We can apply this to your example, where $\mathbb{F} = \mathbb{Q}(\sqrt{2})$ and $\mathcal{O}_\mathbb{F} = \mathbb{Z}[\sqrt{2}]$. Let's look at the ideal $\mathfrak{I} = \langle \sqrt{2} \rangle$. An integral basis for $\mathcal{O}_\mathbb{F}$ is given by $\{1, \sqrt{2}\}$. Then we have $\alpha_1 = \sqrt{2}$, $\gamma_1 = 1$ and $\gamma_2 = \sqrt{2}$. We find $\alpha_1\gamma_1 = \sqrt{2}$ and $\alpha_1\gamma_2 = 2$. Hence $a_{111} = 0$, $a_{112} = 1$, $a_{121} = 2$ and $a_{122} = 0$.

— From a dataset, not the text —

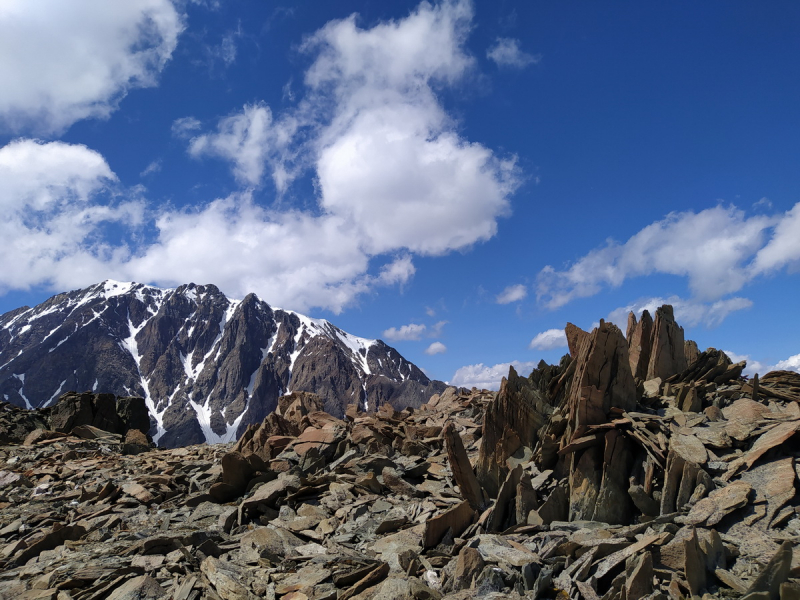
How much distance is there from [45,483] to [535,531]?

Given $x = c_1 + c_2\sqrt{2}$, membership in $\mathfrak{I}$ is determined by solving the system: $$2b_{12} = c_1$$ $$b_{11} = c_2$$
This has integer solutions for $b_{ij}$ iff $c_1$ is even. Therefore $c_1 + c_2\sqrt{2} \in \langle\sqrt{2}\rangle$ iff $c_1$ is even, which is what you already concluded too.
So far I only talked about how to determine membership in the ideal $\mathfrak{I}$, but not membership in its cosets. But using the procedure as above, we end up with a system of linear Diophantine equations. If this system has no solutions, then we know that $x$ lies in another coset of $\mathfrak{I}$. But I think we can read it off from the Smith normal form and the congruence class of the $c_k$ modulo the diagonal entries of this matrix. I'll come back to add details on this later if I can think of it.